2 — Inteligência para responder às questões: a automação e organização dos dados permitem definir em qual patamar a empresa está e para onde pode ir. Neste ponto saber qual é a característica preditiva, onde é possível enxergar o quanto pode faturar, quais medidas não podem ser tomadas e os motivos que o levam a determinados erros e acertos. Se um erro se repete por um período é necessário analisar em qual ponto se está errando, qual o déficit de produtividade, entre outras questões. Caso a organização veja que um erro se repete por três meses consecutivos, por exemplo, conseguimos enxergar quais os dados que informam o que está prejudicando a operação e revertê-lo.

3- Ajuda a tomar decisões: cada vez mais os profissionais vão ter que ser tomadores de decisões frente a esses grandes volumes de dados.

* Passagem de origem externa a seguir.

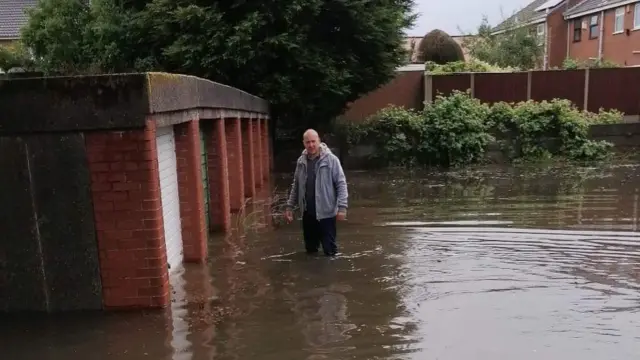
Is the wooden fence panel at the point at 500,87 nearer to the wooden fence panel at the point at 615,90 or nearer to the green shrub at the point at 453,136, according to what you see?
the wooden fence panel at the point at 615,90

Por meio da automação é possível colocar foco na utilização de dados para embasar e justificar escolhas mais assertivas. Além disso, dados consolidados e analisados de forma recorrente na operação ajudam a gerar insights de negócios de forma mais ágil. Essas informações criam um ciclos virtuosos que facilitam o desenvolvimento contínuo e crescente de estratégias.

Nesse sentido, o tema privacidade de dados também vem ganhando espaço e influenciando o comportamento de populações e organizações. As novas leis que regulam o uso dos dados, como o GDPR na Europa, estão cada vez mais presentes nas estratégias das empresas, e tão logo em agosto deste ano, com a entrada em vigor da LGDP no Brasil, isso será uma grande e nova realidade para o mercado. A lei abrange qualquer pessoa com atividade empresarial que tenha acesso a dados pessoais com atividades de coleta, armazenamento ou compartilhamento, e por isso, é cada dia mais importante a implementação de uma plataforma que atenda a todos os princípios da lei, como a total transparência e rastreabilidade do dado original, tornando-o facilmente disponível e acessível aos usuários, além de permitir implementar mecanismos mais inteligentes de governança.

Portanto, uma corporação que depende e investe na estruturação ágil de seus dados, consequentemente, aumenta sua produtividade e as chances reais de crescimento, evitando problemas financeiros, principalmente quando se observa a chegada da maior crise dos últimos tempos. Tecnologias de inteligência artificial e machine learning aplicadas no desenvolvimento de plataformas operacionais são o grande diferencial frente ao cenário que vivemos hoje. E você que tem ou gerencia uma empresa, vai querer deixar de lado essa oportunidade e encarar um colapso financeiro na sua corporação? Pense nisso.